AUFGABE: Schreiben Sie den Ausgangstext zur Gleichberechtigung im Beruf vollständig und wortgetreu ab.

AUSGANGSTEXT:
Gleichberechtigung im Beruf

Der Traum von Mann und Frau

Gespräch mit Annette Green, Regional Vice President bei SAS über die Women-in-Tech-Bewegung. Was ist das Ziel unserer Gesellschaft und wohin steuert die Gleichberechtigung von Männern und Frauen? Ist bei Unternehmen ohne Quote Schluss oder müssen wir ganz woanders anfangen?

Wann wird der Traum einer egalitären Gesellschaft Realität? Lange schon beschäftigen wir uns mit dieser Frage. Auch wenn die Basis gelegt ist: Wir sind uns alle einig, dass die männliche Dominanz zu viel des Guten ist. Es ändert sich wenig und das auch nur beschwerlich.

BEREITGESTELLTE DATEN:
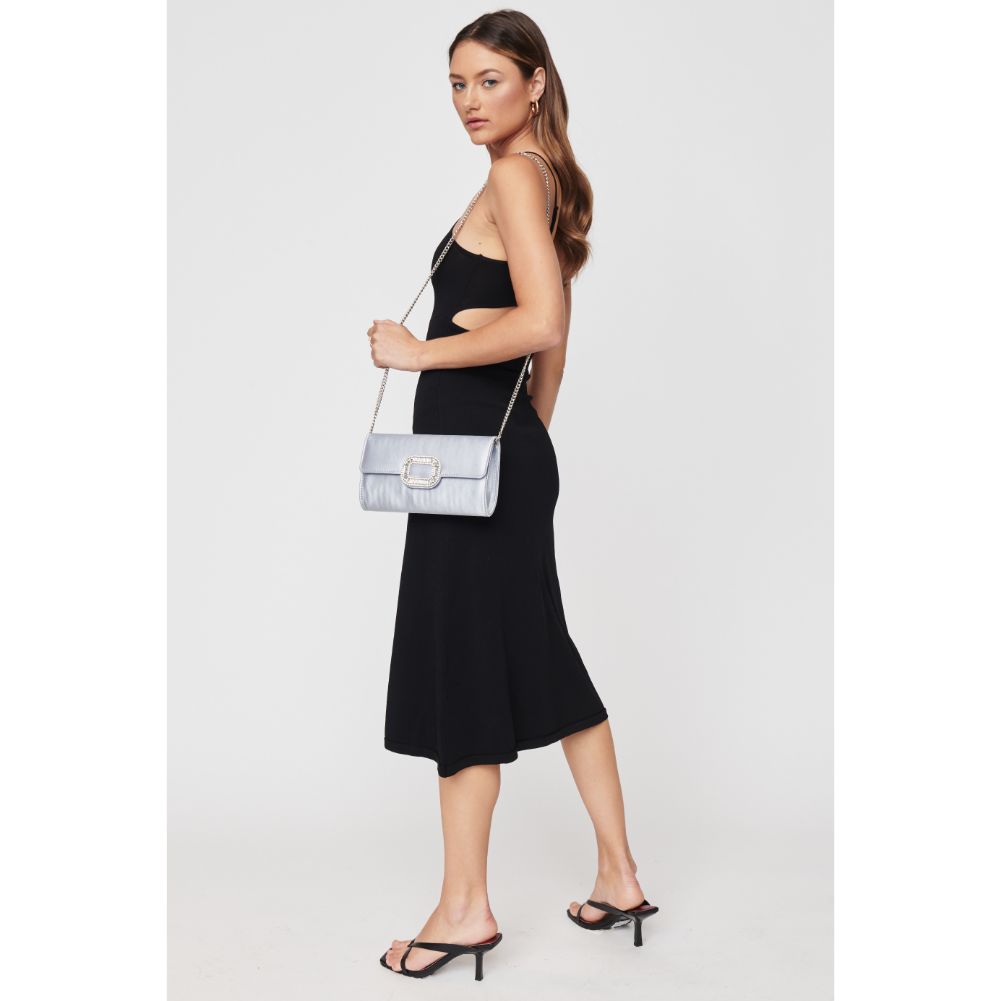 Woman wearing Silver Urban Expressions Skye Clutch 840611104298 View 2 | Silver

SCHRIFTLICHE ANTWORT:
Gleichberechtigung im Beruf

Der Traum von Mann und Frau

Gespräch mit Annette Green, Regional Vice President bei SAS über die Women-in-Tech-Bewegung. Was ist das Ziel unserer Gesellschaft und wohin steuert die Gleichberechtigung von Männern und Frauen? Ist bei Unternehmen ohne Quote Schluss oder müssen wir ganz woanders anfangen?

Wann wird der Traum einer egalitären Gesellschaft Realität? Lange schon beschäftigen wir uns mit dieser Frage. Auch wenn die Basis gelegt ist: Wir sind uns alle einig, dass die männliche Dominanz zu viel des Guten ist. Es ändert sich wenig und das auch nur beschwerlich.